En supprimant l’obligation de recourir aux commissaires aux comptes pour les PME, le gouvernement va entraîner la destruction de 8.000 à 10.000 emplois. Avec, en prime, des effets négatifs mal estimés pour l’économie de notre pays.

Il n’a échappé à personne que le ministre de l’Economie et des Finances, Bruno Le Maire,  s’apprêtait à tuer les commissaires aux comptes dans 153.000 entreprises en l’annonçant comme un cadeau pour ces dernières… avec des dégâts irrémédiables pour l’économie.

Jusqu’à présent, très rationnellement et en conformité avec les théories économiques les plus modernes, le législateur avait adapté les seuils d’audit à la structure de notre économie. Car les petites et moyennes entreprises représentent près de 60 % de la valeur ajoutée produite dans notre pays. Aujourd’hui, Bruno Le Maire parle de « surtransposition » du droit européen. Ce n’est qu’une transposition adaptée à notre pays en vertu du principe de subsidiarité. Il est dangereux de laisser croire que chaque Etat n’a pas à adapter les objectifs européens à ses propres réalités.

Bruno Le Maire cite pour sempiternel exemple l’Allemagne, dont la valeur ajoutée est majoritairement issue des ETI et des grandes entreprises. Laisser penser que ce résultat serait la conséquence de seuils d’audit élevés peut être qualifié, au mieux, d’erreur manifeste d’appréciation…

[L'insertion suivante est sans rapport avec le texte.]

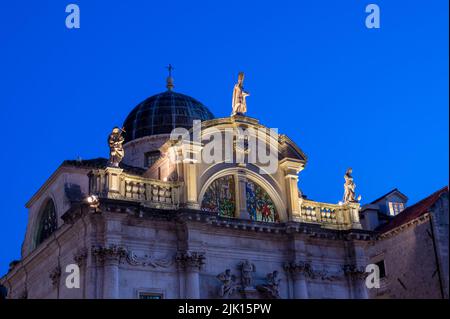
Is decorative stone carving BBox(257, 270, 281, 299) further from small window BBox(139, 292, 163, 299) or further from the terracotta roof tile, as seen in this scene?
the terracotta roof tile

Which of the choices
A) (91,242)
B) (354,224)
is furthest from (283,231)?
(91,242)

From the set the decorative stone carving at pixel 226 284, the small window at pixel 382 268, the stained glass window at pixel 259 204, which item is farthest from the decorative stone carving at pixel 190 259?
the small window at pixel 382 268

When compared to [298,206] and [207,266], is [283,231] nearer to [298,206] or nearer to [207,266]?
[298,206]

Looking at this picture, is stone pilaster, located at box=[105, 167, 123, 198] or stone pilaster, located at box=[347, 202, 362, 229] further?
stone pilaster, located at box=[347, 202, 362, 229]

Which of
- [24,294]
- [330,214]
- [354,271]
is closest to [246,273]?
[354,271]

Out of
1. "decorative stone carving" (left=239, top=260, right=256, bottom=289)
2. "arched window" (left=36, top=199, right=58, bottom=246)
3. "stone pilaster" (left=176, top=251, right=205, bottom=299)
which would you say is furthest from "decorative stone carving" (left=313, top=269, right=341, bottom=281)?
"arched window" (left=36, top=199, right=58, bottom=246)

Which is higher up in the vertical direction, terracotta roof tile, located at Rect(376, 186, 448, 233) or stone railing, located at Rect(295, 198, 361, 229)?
terracotta roof tile, located at Rect(376, 186, 448, 233)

Renforcement des contrôles

Mieux aurait-il valu dire aux entreprises la vérité. La vérité, c’est que les Etats européens dont les seuils d’audit ont été relevés il y a quelques années font machine arrière – c’est notamment le cas de la Suède, du Danemark et de l’Italie. Un retour en arrière au vu de l’augmentation des erreurs comptables… et de leurs conséquences sur l’assiette fiscale et sociale, sans oublier le risque de dégradation de la confiance résultant d’une information financière plus opaque. On en attendait un gain pour les entreprises. C’est l’inverse que l’on constate.

Comment cacher aux entreprises françaises qu’elles verront leurs contrôles par l’administration renforcés ? Bruno Le Maire voulait  moins de contraintes pour les PME  ? Elles y gagneront en stress et, nous tous, en charges publiques supplémentaires. Décidément, les apparences peinent à cacher la réalité : les solutions ne changent guère ! Au moment où il faudrait réduire le coût de la puissance publique, c’est l’inverse qui nous est promis.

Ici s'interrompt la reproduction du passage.